While the official bourgeois political economy racks its brains over this puzzle, the problem does not exist in Marx nor for our practical capitalists. As Marxists, we can compare commodities of different qualitative use values with one another because they represent different quantities of abstract human labor. To do this we first reduce concrete labors of different skills to one common social substance: abstract human labor. We take concrete human labor and abstract out everything that distinguishes one type of labor from another as well as the labor of one individual from another. What’s left is simply labor or abstract labor. Ever since the first commodities were exchanged this reduction has been unconsciously carried out.

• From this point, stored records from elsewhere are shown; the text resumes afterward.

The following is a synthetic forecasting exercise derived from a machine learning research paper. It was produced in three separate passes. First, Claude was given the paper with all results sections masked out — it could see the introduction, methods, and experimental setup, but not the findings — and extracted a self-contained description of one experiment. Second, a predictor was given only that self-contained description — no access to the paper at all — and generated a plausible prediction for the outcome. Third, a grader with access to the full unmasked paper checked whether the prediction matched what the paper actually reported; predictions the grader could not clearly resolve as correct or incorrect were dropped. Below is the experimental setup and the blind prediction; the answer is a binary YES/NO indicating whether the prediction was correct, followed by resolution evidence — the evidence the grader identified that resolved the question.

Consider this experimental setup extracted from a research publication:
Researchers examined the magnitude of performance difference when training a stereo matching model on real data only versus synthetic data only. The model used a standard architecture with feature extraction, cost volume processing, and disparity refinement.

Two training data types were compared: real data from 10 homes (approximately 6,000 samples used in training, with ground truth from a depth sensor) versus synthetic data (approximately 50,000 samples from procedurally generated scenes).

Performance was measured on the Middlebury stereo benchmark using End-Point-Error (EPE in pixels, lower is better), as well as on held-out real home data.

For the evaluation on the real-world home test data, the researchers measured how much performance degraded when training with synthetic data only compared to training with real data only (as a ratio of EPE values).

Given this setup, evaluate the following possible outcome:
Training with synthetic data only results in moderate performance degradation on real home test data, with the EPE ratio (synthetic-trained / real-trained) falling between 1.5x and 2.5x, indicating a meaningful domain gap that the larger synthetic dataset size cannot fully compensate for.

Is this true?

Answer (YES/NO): YES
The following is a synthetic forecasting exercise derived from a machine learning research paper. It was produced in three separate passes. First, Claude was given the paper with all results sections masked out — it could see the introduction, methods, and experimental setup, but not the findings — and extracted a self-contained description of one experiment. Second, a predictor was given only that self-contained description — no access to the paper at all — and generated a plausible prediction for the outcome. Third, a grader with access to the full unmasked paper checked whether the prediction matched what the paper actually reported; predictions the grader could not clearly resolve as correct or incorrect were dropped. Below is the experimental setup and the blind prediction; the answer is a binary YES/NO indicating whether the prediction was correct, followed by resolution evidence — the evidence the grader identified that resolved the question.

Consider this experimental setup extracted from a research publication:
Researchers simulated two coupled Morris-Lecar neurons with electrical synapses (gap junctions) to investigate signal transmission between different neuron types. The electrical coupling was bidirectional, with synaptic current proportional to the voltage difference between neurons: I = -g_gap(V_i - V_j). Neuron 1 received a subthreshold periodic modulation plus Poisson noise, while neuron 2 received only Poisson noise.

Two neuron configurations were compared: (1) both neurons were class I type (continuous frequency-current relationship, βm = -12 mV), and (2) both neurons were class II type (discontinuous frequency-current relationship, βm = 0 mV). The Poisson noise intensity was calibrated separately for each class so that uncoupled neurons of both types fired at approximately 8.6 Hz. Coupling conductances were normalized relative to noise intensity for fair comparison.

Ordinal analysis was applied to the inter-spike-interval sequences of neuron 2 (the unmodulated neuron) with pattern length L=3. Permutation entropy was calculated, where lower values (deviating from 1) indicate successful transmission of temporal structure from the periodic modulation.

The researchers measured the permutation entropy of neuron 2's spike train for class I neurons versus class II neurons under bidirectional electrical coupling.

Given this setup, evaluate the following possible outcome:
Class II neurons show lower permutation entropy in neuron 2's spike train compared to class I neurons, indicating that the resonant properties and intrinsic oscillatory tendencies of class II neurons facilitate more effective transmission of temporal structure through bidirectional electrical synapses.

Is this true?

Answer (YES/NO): NO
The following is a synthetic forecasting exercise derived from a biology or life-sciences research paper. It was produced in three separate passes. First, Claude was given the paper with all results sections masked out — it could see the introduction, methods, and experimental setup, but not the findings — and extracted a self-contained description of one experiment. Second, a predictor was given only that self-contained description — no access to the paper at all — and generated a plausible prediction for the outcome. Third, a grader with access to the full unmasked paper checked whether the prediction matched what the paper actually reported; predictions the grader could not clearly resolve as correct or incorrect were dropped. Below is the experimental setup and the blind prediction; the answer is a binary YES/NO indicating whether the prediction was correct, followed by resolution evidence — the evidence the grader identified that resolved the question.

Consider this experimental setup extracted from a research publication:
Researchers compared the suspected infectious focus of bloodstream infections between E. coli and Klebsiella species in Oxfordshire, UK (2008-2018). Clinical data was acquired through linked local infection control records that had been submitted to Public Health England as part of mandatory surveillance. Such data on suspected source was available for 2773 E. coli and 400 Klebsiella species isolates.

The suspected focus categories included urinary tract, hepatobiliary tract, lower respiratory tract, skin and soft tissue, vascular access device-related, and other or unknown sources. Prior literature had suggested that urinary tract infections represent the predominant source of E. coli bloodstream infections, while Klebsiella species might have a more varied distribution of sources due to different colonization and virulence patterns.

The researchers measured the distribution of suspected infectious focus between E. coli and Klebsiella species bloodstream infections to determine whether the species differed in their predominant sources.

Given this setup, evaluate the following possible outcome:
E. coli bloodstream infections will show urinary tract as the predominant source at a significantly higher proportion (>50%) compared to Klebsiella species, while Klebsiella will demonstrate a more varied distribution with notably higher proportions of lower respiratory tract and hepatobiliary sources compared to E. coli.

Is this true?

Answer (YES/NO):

Practical capitalists don’t consciously reduce concrete human labor into abstract human labor. They use money to compare commodities of qualitatively different use values. Different qualitative commodities can be compared quantitatively to one another because they represent different quantities of money.

Marx’s rich and subtle analysis of money, going beyond Ricardo, can hardly be summarized by calling money a medium of price, as Shaikh does in “Capitalism”.

Shaikh writes that “Section III begins with classical theories of money and the price level and moves to Marx’s arguments on these issues.”

He says, “It is noted that Marx himself restricts his analysis to the case in which tokens directly or indirectly represent a money commodity (he promises to analyze pure fiat money and bank credit at a later date but does not live to do so).” Unfortunately Shaikh does not indicate what passage he has in mind where Marx “promises to analyze pure fiat money” — non-commodity money — “at a later date.”

Marx did analyze cases of nonconvertible (into gold) monetary tokens, frequently referred to as paper money in his writing. In the 19th century and earlier, paper money notes were given the name of a gold or silver coin which was, in turn, contained when newly minted a legally determined weight of gold or silver bullion. For example, the U.S. dollar was an actual coin. There were actually two: the gold dollar and the silver dollar containing a legally defined weight of gold or silver bullion.  The silver dollar was the first to be used and was later replaced by the gold dollar when silver became the cheaper coin.

If paper currency was not convertible into gold or silver, it meant you couldn’t go to a bank or the treasury and change your paper dollar for a full-weight gold or silver dollar, nor could you exchange it for a given weight of bullion. In that case, the real value of a paper currency was determined by the amount of bullion you could purchase with it on the open market. In practice, this is the monetary system we have today.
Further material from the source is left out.